The radiation dose-regulated AND gate genetic circuit, a novel targeted and real-time monitoring strategy for cancer gene therapy.

The AND gate functions such that when all inputs are activated the downstream gene will be transcribed and it is off otherwise. To accomplish optimal and targeted gene therapy in solid tumor patients, we have constructed an AND gate genetic circuit and investigated whether it could be activated by low-dose radiation in vitro and in vivo. The enhancement green fluorescent protein (EGFP) expression in different tumor cells transfected with control vector plxsn-EGFP confirmed that 2 Gy of radiation and 1% O(2) for 3 h could activate our AND gate. Besides, the obvious different levels of EGFP expression between 2 and 6 Gy of radiation demonstrated that the AND gate could be regulated by radiation doses.
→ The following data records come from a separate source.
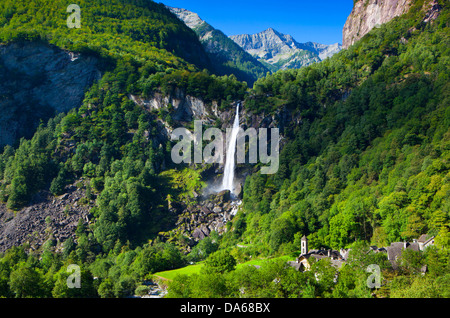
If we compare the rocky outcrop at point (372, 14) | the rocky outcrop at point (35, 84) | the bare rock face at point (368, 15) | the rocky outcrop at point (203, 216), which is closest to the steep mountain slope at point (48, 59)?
the rocky outcrop at point (35, 84)

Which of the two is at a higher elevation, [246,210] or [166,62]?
[166,62]

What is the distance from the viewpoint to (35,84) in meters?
117

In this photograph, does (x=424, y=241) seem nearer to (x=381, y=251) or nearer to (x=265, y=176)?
(x=381, y=251)

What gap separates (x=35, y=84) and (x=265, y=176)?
2542 inches

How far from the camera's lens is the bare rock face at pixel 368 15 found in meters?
127

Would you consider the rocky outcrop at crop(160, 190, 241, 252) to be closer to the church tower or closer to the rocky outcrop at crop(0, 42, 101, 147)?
the church tower

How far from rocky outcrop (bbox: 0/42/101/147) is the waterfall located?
136 ft

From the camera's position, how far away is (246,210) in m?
85.7

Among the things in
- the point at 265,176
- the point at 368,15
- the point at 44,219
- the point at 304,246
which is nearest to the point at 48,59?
the point at 44,219

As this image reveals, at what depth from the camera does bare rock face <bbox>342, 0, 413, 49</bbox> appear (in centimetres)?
12678

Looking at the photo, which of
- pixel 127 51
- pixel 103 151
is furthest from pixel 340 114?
pixel 127 51
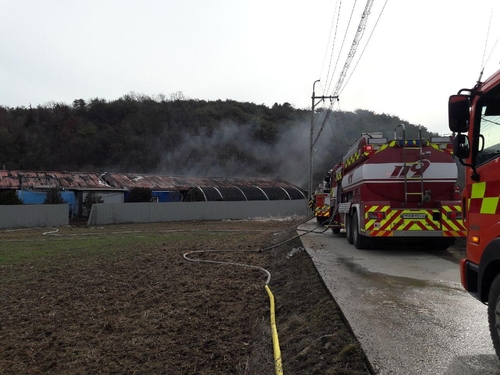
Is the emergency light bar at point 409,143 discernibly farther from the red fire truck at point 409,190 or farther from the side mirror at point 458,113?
the side mirror at point 458,113

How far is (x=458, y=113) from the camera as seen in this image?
12.3 feet

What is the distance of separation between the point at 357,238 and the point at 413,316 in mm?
5674

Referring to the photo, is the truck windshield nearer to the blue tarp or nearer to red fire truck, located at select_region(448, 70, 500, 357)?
red fire truck, located at select_region(448, 70, 500, 357)

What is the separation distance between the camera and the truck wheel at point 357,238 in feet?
32.7

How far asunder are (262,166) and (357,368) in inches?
2394

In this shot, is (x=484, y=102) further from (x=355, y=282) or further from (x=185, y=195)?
(x=185, y=195)

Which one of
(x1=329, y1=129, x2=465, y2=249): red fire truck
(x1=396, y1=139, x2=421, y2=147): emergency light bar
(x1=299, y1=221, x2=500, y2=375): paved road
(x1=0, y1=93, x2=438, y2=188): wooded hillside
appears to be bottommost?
(x1=299, y1=221, x2=500, y2=375): paved road

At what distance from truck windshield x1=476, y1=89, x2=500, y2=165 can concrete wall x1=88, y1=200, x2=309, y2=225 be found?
2803 centimetres

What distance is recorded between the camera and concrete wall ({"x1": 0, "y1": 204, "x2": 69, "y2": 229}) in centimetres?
→ 2609

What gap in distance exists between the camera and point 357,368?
10.9 ft

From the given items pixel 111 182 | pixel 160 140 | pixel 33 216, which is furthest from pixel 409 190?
pixel 160 140

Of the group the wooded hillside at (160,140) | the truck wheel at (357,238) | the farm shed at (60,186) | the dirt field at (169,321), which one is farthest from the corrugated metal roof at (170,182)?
the truck wheel at (357,238)

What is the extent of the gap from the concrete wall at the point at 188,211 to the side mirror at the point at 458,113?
92.0ft

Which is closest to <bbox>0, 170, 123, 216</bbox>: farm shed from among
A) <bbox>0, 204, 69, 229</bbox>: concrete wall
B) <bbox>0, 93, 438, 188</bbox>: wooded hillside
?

Additionally, through EGFP expression and the codistribution of p53 and HIF-1α in xenografts, we illustrated the targeted activation property of the AND gate and real-time monitoring to hypoxic districts in vivo. Moreover, significant growth inhibition and cell cycle arrest in vitro and apoptosis-inducing effects in vitro and in vivo proved that the AND gate induced ideal antitumor effects. In conclusion, the radiation dose-regulated AND gate genetic circuit could not only effectively monitor the therapeutic process in real-time but also induce ideal antitumor efficacy, and can be further exploited for personal therapy in clinical tumor patients.